» **Task 1**: In the Las Vegas massage post, how much money did the writer's $20 gambling budget turn into?
» **Task 2**: Copy the Las Vegas massage post word for word from "When we returned" to "start a vacation!".

» **Text excerpt**:
When we returned to Vegas in April (yes, yes….I know….it’s an amazing food city though….I simply can’t resist!), I went back to visit Gabriel again. This time I scheduled a massage the first morning we were in town. Ahhhhhh…..heaven. What a great way to start a vacation!

About half-way through the trip I felt lousy. We won’t talk about the reason. (Ahem. Any drink with the word “chocolate” in it really can’t be bad right? Even if you have 6 of them, right??? Groan. I’m old enough to know better!) Physically I was fine—no headaches, no stomach problems, no knots. I just felt off-kilter. I wasn’t hungry. I told Mr. Spuds I was going to see if Gabriel had any open appointments that day. Mr. Spuds though I had lost my mind. How on earth is a massage going to help?? I was convinced. My energy felt off—it wasn’t flowing normally. It felt knotted up somewhere inside. And I knew Gabriel could help.

Yay! I was right. When it came time for my appointment I told him how I was feeling and that I wanted to see if he could get me back to normal. Bingo! He knew exactly what to do. He asked a few questions and worked in a slightly different way than he had the last time. It worked! It was as though he pulled the energy from my head into my core and then kept it flowing (unknotted) through my legs and out my feet. Awesome! I left feeling totally relaxed, totally energized, and totally hungry!! (I’ve never claimed to be anything even approaching normal. LOL!)

The rest of the day felt magical. I turned my $20 gambling budget (last of the big spenders eh?) into $150. I had an amazing dinner at Bouchon with Mr. Spuds—and had the BEST mint ice cream I’ve ever had. (It tasted herbal instead of fake-minty. Loved it!!!) I had an incredible time at the Blue Man Group show—and Mr. Spuds got to participate and have the entire audience applaud him—totally cool!

The difference was night and day. Before, when my energy was tied in knots, I was trying to force enjoyment. “I am determined to enjoy myself. I’m not going to let feeling off-kilter keep me from doing the things I want to do.” I wasn’t wallowing, but I was pushing myself to keep going. Once the energy was flowing again, everything else flowed right along with it. Enjoyment simply happened. Joy was there—I didn’t have to force it or even go looking for it. It lived in me.

All in all it was an experience I hope to never forget. And I hope I can keep the lesson with me. When the energy is flowing, so is everything else. When the energy flows, I’m in flow. I love it when life lessons sneak up on ya!

Anyone who knows me IRL has heard about Gabriel before. I’ve gushed on and on and on and on about what an amazing massage therapist he is. Recently (within the past month) I was given the opportunity to spend two days at a pretty neat spa free of charge. (!!!) I scheduled a couple of different body treatments—a Swedish massage and a Papaya body scrub and treatment. And I found myself wondering how they would compare to what I’d had in Las Vegas. Would they be just as incredible? Would I find myself realizing that while Gabriel was great he wasn’t the be-all-and-end-all of massage therapists? Hmmmmmm….this could be interesting. I couldn’t wait to find out.

» **Provided material**:
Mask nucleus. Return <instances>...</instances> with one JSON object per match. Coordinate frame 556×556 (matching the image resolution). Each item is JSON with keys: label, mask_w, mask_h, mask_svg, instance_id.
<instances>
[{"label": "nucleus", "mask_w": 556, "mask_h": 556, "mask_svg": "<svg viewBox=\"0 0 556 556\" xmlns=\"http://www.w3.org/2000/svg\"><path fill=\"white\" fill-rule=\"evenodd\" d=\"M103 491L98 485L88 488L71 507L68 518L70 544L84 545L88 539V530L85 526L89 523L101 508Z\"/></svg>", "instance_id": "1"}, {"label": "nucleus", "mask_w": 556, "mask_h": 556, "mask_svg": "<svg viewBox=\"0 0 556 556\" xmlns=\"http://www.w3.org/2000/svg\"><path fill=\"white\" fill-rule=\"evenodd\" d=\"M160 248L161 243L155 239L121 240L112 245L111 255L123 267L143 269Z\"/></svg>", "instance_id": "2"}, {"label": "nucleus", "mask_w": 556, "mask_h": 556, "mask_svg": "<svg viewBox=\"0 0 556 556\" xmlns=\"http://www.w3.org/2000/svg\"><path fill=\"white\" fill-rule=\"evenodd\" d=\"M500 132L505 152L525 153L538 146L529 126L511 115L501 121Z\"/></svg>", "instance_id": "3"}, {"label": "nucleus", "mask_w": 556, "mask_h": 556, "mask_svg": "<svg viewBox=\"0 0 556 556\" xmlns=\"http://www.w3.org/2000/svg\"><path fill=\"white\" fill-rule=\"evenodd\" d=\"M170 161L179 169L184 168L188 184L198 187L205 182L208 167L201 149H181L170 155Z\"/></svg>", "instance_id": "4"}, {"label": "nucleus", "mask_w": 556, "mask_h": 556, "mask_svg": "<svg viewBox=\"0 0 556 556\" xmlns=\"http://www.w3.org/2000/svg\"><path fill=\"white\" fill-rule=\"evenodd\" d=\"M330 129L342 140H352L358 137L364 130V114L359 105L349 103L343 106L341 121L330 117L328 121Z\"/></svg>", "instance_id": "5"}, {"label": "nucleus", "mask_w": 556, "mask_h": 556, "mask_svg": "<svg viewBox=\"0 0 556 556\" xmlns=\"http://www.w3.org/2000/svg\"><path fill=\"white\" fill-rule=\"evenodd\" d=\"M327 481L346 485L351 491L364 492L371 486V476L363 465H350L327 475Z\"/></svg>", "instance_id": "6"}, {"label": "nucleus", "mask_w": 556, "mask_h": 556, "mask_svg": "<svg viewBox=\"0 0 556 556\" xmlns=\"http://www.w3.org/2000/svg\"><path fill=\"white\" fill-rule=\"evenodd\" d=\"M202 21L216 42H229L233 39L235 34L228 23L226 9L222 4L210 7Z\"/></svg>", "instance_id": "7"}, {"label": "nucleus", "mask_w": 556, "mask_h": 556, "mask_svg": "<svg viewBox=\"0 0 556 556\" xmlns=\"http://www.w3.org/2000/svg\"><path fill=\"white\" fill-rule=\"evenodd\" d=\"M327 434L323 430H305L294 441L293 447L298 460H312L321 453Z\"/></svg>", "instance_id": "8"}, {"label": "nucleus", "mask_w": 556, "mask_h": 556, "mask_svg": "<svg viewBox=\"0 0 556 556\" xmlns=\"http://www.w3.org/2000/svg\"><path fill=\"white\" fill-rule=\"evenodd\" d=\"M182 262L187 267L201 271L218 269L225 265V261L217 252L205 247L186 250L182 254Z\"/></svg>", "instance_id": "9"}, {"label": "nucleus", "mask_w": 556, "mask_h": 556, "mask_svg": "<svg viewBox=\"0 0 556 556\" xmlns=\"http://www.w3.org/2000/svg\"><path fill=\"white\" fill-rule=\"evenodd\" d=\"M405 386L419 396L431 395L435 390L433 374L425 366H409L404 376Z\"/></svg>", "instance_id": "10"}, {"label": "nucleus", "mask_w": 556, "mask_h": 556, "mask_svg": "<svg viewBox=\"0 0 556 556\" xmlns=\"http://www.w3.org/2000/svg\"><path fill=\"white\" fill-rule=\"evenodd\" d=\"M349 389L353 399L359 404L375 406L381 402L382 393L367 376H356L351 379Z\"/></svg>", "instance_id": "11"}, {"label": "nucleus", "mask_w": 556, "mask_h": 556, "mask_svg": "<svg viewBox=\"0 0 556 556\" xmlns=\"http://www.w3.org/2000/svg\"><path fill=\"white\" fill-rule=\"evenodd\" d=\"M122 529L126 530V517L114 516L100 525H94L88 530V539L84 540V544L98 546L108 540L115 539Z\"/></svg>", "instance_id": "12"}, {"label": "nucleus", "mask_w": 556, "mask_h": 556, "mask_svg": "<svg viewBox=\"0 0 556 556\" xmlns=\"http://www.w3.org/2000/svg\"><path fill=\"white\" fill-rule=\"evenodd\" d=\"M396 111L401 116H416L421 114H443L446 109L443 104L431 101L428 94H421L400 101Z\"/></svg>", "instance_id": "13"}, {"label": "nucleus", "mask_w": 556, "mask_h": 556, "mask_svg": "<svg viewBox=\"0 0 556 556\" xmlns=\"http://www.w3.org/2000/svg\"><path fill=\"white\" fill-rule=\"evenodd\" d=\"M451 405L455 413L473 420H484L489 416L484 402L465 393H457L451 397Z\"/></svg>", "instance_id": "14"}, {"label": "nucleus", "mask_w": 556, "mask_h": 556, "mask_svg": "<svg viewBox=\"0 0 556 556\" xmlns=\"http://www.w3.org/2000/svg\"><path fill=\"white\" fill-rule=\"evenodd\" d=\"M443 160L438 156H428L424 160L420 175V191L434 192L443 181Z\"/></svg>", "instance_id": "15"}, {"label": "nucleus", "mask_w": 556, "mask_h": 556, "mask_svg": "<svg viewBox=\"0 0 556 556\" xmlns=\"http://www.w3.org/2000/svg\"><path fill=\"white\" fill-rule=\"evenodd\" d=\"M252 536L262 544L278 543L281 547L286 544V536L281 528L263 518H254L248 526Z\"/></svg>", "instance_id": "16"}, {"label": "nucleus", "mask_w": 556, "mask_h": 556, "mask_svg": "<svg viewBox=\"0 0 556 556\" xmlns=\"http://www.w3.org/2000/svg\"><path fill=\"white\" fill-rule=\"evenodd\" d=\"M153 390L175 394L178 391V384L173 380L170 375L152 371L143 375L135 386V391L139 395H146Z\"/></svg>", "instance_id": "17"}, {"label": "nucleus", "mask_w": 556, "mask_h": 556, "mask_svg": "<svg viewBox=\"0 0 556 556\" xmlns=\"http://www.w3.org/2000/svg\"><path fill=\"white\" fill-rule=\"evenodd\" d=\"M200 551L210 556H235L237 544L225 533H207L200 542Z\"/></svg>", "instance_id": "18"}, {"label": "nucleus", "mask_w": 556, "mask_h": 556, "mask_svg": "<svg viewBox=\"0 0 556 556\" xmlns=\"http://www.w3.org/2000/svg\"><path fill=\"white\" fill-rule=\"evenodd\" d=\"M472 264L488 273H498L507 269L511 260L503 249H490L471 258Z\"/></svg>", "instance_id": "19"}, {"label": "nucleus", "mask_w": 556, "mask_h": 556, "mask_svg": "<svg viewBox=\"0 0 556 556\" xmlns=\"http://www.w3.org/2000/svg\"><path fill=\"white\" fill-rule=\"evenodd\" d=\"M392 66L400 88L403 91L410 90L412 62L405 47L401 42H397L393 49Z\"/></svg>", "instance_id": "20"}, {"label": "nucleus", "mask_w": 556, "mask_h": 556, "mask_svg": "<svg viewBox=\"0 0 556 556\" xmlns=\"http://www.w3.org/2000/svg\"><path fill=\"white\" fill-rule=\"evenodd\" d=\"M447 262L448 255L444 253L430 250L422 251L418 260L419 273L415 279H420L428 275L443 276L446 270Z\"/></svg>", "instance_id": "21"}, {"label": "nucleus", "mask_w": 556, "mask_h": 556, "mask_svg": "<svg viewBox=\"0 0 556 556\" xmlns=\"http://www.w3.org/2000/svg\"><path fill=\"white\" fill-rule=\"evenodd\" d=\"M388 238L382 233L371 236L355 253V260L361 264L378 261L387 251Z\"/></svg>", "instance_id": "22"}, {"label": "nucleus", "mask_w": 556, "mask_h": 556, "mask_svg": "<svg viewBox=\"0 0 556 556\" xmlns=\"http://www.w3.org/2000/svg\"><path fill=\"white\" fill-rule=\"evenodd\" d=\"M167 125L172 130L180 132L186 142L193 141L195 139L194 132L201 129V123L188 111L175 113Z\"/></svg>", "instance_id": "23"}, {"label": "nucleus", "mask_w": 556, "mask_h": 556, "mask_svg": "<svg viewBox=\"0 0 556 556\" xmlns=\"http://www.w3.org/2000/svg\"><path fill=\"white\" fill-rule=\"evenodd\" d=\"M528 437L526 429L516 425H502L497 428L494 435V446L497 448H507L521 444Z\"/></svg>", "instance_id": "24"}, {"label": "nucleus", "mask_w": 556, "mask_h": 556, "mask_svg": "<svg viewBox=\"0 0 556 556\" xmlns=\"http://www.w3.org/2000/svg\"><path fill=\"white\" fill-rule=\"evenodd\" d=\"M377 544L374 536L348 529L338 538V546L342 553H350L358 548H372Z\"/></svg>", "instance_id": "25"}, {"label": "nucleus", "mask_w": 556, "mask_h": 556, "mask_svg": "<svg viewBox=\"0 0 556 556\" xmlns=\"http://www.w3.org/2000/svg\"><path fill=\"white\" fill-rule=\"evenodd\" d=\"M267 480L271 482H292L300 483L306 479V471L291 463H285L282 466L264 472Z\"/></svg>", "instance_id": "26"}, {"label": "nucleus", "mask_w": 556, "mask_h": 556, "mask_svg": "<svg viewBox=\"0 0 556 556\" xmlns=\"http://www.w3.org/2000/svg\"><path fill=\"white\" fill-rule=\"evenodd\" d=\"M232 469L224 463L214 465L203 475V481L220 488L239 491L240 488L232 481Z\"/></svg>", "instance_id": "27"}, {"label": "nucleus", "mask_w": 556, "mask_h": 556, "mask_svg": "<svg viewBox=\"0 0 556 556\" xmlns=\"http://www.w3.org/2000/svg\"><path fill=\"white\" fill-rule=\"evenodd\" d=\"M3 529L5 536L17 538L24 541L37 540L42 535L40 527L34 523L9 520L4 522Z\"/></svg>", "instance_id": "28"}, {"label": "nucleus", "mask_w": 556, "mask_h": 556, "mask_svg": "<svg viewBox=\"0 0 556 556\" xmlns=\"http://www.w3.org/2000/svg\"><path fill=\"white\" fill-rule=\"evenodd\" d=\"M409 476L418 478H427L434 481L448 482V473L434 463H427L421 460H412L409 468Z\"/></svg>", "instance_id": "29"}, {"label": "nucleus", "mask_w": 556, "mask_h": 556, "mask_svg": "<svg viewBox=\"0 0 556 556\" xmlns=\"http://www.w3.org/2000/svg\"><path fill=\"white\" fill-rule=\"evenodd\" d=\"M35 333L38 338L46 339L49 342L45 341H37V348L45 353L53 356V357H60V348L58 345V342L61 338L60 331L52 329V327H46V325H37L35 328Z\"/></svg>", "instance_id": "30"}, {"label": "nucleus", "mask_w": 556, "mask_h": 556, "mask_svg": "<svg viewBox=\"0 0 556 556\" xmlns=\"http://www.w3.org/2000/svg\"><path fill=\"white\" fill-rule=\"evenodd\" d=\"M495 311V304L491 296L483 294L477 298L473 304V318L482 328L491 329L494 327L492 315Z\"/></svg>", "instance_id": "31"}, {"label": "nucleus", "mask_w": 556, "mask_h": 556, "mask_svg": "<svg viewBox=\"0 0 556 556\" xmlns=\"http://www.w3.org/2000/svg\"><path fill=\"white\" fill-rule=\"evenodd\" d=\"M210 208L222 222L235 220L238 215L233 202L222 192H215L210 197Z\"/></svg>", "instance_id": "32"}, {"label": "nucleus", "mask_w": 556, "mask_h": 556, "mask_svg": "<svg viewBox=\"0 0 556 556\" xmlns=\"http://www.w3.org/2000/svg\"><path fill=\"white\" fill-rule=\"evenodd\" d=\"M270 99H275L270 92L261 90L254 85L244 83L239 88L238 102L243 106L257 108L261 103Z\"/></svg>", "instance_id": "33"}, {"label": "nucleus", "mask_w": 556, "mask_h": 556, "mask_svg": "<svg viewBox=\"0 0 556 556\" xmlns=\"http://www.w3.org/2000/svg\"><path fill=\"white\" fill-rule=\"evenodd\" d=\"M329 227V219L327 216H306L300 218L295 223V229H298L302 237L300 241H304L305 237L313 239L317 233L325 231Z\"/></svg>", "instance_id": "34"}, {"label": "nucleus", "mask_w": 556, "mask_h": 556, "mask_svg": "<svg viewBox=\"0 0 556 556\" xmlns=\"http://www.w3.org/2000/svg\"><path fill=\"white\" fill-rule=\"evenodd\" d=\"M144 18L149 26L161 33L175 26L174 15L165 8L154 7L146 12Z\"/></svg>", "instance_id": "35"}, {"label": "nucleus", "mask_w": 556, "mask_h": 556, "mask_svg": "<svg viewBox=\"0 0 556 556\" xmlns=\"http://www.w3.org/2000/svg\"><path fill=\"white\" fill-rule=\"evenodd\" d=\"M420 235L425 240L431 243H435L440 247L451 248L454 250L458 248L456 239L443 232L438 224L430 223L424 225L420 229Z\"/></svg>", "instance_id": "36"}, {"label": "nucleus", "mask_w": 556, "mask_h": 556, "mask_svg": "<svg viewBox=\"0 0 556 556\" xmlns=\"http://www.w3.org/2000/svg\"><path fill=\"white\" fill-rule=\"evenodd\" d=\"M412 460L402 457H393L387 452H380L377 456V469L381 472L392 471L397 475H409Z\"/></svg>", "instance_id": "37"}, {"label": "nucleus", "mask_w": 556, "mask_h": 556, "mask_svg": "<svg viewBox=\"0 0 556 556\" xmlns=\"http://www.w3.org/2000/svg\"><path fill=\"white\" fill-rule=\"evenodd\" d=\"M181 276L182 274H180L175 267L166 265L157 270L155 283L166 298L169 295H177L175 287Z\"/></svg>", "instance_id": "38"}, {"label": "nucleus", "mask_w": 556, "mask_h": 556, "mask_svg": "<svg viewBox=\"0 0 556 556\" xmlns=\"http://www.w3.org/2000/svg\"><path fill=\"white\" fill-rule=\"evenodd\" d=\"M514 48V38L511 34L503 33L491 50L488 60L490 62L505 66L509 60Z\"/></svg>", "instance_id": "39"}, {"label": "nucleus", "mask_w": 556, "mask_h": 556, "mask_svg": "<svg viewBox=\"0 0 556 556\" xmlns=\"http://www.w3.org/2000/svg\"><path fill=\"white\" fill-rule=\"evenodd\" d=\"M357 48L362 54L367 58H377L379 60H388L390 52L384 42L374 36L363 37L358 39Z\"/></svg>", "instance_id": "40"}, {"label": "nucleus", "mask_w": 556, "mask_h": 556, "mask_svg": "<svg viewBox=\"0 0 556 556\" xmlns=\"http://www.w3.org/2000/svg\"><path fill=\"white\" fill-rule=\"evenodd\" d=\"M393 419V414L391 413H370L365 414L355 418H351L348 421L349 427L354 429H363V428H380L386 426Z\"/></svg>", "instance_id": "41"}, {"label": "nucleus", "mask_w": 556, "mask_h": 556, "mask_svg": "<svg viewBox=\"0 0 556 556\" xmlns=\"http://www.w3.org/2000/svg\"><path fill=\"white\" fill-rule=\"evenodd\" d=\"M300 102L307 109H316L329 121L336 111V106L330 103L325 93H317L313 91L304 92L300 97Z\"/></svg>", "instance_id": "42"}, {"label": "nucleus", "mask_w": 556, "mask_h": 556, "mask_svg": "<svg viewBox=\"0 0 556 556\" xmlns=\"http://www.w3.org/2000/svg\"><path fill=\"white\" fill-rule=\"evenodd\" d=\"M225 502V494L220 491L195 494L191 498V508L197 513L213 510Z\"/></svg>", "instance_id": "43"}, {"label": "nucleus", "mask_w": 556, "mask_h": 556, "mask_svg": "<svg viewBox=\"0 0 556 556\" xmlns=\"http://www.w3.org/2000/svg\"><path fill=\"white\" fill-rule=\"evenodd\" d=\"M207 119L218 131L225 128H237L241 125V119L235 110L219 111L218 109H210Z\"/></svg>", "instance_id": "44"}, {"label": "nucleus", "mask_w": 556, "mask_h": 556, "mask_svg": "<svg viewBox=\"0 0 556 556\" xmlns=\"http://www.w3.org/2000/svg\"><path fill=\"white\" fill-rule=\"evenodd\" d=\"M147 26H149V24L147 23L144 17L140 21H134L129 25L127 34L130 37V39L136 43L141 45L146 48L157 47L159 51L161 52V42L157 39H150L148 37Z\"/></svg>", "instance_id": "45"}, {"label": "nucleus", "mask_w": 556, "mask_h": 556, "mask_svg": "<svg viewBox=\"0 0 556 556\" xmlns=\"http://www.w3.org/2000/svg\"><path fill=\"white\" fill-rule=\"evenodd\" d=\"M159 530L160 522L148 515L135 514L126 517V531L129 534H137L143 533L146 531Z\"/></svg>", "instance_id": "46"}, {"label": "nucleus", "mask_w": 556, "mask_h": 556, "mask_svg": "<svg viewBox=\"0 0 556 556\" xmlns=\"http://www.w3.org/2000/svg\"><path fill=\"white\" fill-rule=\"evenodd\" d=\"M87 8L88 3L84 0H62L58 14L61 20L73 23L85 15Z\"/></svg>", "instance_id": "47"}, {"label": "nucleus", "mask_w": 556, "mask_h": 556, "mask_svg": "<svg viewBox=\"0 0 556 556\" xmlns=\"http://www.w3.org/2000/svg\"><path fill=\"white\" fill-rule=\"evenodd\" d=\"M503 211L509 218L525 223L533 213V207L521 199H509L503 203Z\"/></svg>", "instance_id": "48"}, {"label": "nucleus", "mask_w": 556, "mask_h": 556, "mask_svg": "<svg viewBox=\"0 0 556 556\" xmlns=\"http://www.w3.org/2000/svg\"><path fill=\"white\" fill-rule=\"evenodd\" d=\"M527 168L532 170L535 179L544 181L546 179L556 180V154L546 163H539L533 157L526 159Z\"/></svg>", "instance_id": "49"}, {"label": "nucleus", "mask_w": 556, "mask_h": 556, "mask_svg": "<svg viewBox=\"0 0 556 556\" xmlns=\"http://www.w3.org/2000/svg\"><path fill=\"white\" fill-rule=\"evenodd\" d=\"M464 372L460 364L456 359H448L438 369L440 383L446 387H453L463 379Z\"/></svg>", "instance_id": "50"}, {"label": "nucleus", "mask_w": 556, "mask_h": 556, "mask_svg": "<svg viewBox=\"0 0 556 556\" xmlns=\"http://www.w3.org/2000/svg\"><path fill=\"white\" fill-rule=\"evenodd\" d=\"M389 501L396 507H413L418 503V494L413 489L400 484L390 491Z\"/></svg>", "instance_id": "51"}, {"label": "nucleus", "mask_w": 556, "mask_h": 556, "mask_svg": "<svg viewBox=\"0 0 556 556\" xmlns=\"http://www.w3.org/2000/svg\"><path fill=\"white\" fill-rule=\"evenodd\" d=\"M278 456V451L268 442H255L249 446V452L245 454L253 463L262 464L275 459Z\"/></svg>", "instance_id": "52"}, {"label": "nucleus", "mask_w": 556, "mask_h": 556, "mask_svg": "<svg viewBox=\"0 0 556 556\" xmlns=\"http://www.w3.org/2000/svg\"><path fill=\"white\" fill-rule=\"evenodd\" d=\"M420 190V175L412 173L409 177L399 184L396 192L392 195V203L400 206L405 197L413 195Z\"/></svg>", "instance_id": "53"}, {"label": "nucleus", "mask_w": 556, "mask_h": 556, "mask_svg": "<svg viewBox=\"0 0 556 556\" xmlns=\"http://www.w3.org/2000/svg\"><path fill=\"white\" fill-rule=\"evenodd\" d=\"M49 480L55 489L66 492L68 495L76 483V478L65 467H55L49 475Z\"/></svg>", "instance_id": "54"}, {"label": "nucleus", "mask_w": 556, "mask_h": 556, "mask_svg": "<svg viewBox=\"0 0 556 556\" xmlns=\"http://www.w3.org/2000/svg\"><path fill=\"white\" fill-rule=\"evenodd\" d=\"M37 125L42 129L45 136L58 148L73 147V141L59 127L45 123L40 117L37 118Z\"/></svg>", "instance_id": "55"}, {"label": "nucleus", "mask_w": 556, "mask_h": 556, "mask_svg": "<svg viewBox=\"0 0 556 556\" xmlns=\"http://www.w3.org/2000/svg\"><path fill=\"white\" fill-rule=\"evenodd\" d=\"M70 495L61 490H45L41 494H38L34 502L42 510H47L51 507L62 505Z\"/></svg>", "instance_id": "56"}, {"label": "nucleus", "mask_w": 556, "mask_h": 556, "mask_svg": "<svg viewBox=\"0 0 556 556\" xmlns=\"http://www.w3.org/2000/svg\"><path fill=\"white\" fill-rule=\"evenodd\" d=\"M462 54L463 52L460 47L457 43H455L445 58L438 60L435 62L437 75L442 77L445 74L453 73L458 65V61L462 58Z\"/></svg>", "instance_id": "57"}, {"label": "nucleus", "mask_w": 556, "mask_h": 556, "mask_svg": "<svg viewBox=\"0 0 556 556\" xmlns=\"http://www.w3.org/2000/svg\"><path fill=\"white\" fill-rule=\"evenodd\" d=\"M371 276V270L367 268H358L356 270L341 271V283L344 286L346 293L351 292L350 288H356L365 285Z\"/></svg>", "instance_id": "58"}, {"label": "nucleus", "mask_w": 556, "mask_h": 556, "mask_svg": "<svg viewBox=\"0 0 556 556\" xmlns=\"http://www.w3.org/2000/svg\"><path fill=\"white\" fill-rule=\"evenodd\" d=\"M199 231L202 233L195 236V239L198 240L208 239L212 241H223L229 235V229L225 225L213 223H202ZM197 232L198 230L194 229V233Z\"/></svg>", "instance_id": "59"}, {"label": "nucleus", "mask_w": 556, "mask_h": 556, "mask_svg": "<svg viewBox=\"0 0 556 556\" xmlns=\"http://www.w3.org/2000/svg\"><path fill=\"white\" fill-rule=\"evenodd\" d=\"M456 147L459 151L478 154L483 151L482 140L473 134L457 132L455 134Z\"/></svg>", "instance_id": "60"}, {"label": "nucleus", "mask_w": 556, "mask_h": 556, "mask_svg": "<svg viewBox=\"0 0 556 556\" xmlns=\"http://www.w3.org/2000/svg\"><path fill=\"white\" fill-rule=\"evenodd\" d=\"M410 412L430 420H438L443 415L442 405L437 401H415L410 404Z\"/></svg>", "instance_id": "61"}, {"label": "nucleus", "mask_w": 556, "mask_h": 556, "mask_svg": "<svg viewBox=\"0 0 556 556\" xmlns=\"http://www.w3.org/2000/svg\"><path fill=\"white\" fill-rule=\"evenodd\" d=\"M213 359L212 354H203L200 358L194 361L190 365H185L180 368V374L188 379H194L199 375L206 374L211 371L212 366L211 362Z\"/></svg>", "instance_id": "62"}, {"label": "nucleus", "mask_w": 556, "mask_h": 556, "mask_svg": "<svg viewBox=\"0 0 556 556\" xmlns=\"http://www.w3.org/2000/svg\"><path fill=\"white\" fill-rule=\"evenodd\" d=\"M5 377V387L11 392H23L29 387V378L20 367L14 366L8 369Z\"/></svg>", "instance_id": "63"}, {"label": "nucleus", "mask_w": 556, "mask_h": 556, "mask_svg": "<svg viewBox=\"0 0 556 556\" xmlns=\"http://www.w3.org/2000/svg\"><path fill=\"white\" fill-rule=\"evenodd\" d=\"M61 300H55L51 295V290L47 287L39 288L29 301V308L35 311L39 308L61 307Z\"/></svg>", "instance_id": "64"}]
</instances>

» **Response area 1**: $150

» **Response area 2**:
When we returned to Vegas in April (yes, yes….I know….it’s an amazing food city though….I simply can’t resist!), I went back to visit Gabriel again. This time I scheduled a massage the first morning we were in town. Ahhhhhh…..heaven. What a great way to start a vacation!